The Information Laundromat tool is committed to protecting and respecting your privacy in compliance with the General Data Protection Regulation (GDPR). This disclaimer outlines the nature of the data processing activities conducted by our tool and your rights as a data subject.

Data Collection and Use

The Information Laundromat tool collects data through two forms, as part of its functions: Content Similarity Search and Domain Forensics Matching.

  • Content Similarity Search: This function processes URLs and text snippets provided by the user to detect occurrences of the given text across various websites. It is important to note that the provenance of the text and the relationship between entities posting similar texts are not determined by this tool.

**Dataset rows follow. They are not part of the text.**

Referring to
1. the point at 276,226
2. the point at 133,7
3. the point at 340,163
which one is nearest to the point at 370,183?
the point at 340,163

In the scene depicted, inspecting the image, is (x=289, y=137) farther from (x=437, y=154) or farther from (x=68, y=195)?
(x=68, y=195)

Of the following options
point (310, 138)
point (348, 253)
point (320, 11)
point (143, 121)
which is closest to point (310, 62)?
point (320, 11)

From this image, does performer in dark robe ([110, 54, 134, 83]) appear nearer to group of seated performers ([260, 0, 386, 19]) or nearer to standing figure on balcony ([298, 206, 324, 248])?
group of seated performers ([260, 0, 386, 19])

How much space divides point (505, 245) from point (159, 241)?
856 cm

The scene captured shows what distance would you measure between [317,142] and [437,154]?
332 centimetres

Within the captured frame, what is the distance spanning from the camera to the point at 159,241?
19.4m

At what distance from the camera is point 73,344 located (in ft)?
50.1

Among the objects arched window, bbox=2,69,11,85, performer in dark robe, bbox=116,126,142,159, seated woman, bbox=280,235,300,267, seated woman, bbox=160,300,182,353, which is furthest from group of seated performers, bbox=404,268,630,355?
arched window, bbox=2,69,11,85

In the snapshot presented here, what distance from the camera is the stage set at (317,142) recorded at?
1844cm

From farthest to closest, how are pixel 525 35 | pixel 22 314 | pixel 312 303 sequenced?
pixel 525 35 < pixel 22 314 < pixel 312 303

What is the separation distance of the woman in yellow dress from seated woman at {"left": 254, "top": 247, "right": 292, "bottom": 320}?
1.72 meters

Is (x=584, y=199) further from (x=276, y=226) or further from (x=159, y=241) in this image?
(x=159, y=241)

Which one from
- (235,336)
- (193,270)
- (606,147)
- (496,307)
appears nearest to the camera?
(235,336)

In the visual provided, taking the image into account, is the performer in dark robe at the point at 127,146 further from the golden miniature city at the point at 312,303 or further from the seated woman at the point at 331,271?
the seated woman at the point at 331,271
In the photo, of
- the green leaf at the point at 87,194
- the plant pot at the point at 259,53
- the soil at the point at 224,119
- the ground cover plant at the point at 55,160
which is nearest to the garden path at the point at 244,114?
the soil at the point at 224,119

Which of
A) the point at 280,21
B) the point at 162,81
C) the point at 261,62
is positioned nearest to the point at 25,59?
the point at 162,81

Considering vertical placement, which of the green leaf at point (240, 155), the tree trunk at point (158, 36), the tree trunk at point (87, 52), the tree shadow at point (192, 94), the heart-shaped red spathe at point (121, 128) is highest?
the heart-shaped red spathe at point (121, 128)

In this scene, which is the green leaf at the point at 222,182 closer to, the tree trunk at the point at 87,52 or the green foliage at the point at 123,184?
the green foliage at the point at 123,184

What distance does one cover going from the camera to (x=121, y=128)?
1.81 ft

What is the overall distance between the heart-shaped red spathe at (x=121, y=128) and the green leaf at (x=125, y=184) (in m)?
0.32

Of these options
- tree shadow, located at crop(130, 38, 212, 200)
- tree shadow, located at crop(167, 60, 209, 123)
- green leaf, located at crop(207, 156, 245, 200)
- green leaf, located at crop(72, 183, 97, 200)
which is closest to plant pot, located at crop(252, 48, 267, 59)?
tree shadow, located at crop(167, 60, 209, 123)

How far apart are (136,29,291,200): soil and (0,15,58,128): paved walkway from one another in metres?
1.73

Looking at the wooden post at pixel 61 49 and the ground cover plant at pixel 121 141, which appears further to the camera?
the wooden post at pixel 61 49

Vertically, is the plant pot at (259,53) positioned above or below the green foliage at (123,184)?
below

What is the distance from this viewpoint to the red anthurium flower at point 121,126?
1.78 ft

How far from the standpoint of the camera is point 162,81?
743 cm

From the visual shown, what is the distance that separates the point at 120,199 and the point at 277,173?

  • Domain Forensics Matching: This function processes a domain URL and analyzes aspects of website architecture, design, and usage to identify unique indicators. It compares these indicators across websites to find high degrees of similarity and provides indicators and match results to the user.

Purpose of Processing

The form data and results are collected and are solely used for the purpose of usage analytics and potential corpus expansion.

Data Subject Rights

Under GDPR, you have various rights concerning the processing of your personal data, including:

  • The right to access your personal data.
  • The right to rectification if your data is inaccurate or incomplete.
  • The right to erasure of your data ("the right to be forgotten").
  • The right to restrict processing of your data.
  • The right to data portability.
  • The right to object to data processing.
  • The right to lodge a complaint with a supervisory authority.

Please note that exercising some of these rights may impact the functionality of the tool in relation to your use.

Data Security and Retention

We implement appropriate technical and organizational measures to ensure a level of security appropriate to the risk of the data processing activities. Data is retained only for as long as necessary for the purposes for which it was collected.

Contact Information

For any inquiries or requests regarding your data rights, please contact our data protection officer at pbenzoni (at) gmfus.org.

By using the Information Laundromat tool, you acknowledge that you have read this disclaimer and agree to the processing of your data as described herein. If you do not agree with these terms, please do not use the tool.

This disclaimer is subject to updates and modifications. Users are encouraged to review it periodically.